The European Competence Centre for Cultural Heritage (4CH) has launched “Save the Ukraine Monuments”,[4] an initiative to save the digital documentation of Ukrainian cultural heritage, to preserve its memory and support the future restoration of assets from the damages caused by the war. In addition, Europeana is supporting the Ukrainian digital cultural heritage through a joint Task Force from the Europeana Foundation, Europeana Network Association and Europeana Aggregators’ Forum.[5]

The EU’s effort to safeguard Ukraine’s heritage spans from top-down approaches to bottom-up awareness raising. The #ARTvsWAR campaign launched by the EU (EEAS)[6] on 18 April 2022 is drawing public attention to the destruction of cultural heritage, initiatives to preserve it and the vibrancy and resilience of Ukrainian artists, cultural professionals and citizens in general.
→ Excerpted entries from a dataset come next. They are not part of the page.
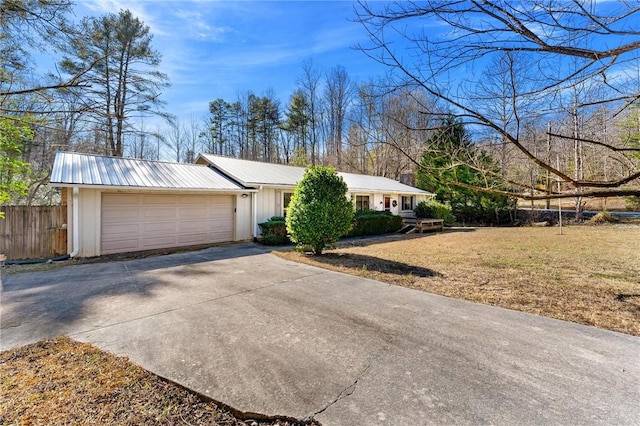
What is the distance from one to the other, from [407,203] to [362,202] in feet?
17.7

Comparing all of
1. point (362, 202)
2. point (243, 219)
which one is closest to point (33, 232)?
point (243, 219)

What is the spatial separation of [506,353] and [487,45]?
3260 mm

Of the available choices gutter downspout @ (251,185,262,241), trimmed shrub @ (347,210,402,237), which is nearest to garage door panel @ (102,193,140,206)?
gutter downspout @ (251,185,262,241)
Our responsibility as part of the European CCS industry

KEA acknowledges our responsibilities to contribute our knowledge and expertise to the promotion of culture and to address global challenges. Artists and cultural workers are in a special position to raise awareness and generate solidarity required to stand together against the challenge of war. As the CCS becomes increasingly international and influential, it has the capacity to reach out to help the culture and the people in need in Ukraine. We ought to foster our capacities, from our networks to our know-hows to make sure the windows opened by the European Institutions reach their full potential. It’s the time to be pro-active and not let these efforts go in vain.

The EU and Ukraine share many bonds in their culture and cultural identities. At this devastating time of war, it is by joining forces and acting together that the rich culture of Ukraine, as well as the cultural diversity of Europe, can be preserved for the present and for the generations to come.